**What you are asked to do:** When you write out the records, keep every line exactly as it is.

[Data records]
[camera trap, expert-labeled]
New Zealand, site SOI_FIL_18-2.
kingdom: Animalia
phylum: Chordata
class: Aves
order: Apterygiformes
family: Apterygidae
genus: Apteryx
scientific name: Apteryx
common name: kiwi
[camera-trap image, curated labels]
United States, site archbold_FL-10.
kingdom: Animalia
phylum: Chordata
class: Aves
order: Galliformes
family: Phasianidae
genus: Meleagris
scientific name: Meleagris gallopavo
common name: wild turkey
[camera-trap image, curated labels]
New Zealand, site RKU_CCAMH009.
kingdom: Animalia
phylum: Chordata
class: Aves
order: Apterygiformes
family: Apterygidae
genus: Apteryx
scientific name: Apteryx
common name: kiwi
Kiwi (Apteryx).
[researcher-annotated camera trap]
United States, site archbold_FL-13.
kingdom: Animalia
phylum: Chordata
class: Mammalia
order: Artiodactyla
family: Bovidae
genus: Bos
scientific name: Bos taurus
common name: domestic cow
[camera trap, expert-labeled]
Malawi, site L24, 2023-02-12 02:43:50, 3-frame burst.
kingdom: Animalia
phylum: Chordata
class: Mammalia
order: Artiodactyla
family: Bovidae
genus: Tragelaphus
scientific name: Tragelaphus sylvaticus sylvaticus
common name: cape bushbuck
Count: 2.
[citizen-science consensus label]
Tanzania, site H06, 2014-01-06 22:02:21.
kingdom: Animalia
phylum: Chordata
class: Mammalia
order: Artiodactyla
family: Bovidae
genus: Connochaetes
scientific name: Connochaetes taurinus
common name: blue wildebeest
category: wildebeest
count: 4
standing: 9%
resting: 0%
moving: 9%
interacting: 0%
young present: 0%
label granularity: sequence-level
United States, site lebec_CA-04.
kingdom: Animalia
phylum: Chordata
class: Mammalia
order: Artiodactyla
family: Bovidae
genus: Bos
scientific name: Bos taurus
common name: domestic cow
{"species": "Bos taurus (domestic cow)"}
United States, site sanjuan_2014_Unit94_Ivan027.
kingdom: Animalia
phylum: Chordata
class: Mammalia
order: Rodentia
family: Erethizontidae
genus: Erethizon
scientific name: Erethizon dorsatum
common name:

**Answer for the task:**
[camera trap, expert-labeled]
New Zealand, site SOI_FIL_18-2.
kingdom: Animalia
phylum: Chordata
class: Aves
order: Apterygiformes
family: Apterygidae
genus: Apteryx
scientific name: Apteryx
common name: kiwi
[camera-trap image, curated labels]
United States, site archbold_FL-10.
kingdom: Animalia
phylum: Chordata
class: Aves
order: Galliformes
family: Phasianidae
genus: Meleagris
scientific name: Meleagris gallopavo
common name: wild turkey
[camera-trap image, curated labels]
New Zealand, site RKU_CCAMH009.
kingdom: Animalia
phylum: Chordata
class: Aves
order: Apterygiformes
family: Apterygidae
genus: Apteryx
scientific name: Apteryx
common name: kiwi
Kiwi (Apteryx).
[researcher-annotated camera trap]
United States, site archbold_FL-13.
kingdom: Animalia
phylum: Chordata
class: Mammalia
order: Artiodactyla
family: Bovidae
genus: Bos
scientific name: Bos taurus
common name: domestic cow
[camera trap, expert-labeled]
Malawi, site L24, 2023-02-12 02:43:50, 3-frame burst.
kingdom: Animalia
phylum: Chordata
class: Mammalia
order: Artiodactyla
family: Bovidae
genus: Tragelaphus
scientific name: Tragelaphus sylvaticus sylvaticus
common name: cape bushbuck
Count: 2.
[citizen-science consensus label]
Tanzania, site H06, 2014-01-06 22:02:21.
kingdom: Animalia
phylum: Chordata
class: Mammalia
order: Artiodactyla
family: Bovidae
genus: Connochaetes
scientific name: Connochaetes taurinus
common name: blue wildebeest
category: wildebeest
count: 4
standing: 9%
resting: 0%
moving: 9%
interacting: 0%
young present: 0%
label granularity: sequence-level
United States, site lebec_CA-04.
kingdom: Animalia
phylum: Chordata
class: Mammalia
order: Artiodactyla
family: Bovidae
genus: Bos
scientific name: Bos taurus
common name: domestic cow
{"species": "Bos taurus (domestic cow)"}
United States, site sanjuan_2014_Unit94_Ivan027.
kingdom: Animalia
phylum: Chordata
class: Mammalia
order: Rodentia
family: Erethizontidae
genus: Erethizon
scientific name: Erethizon dorsatum
common name:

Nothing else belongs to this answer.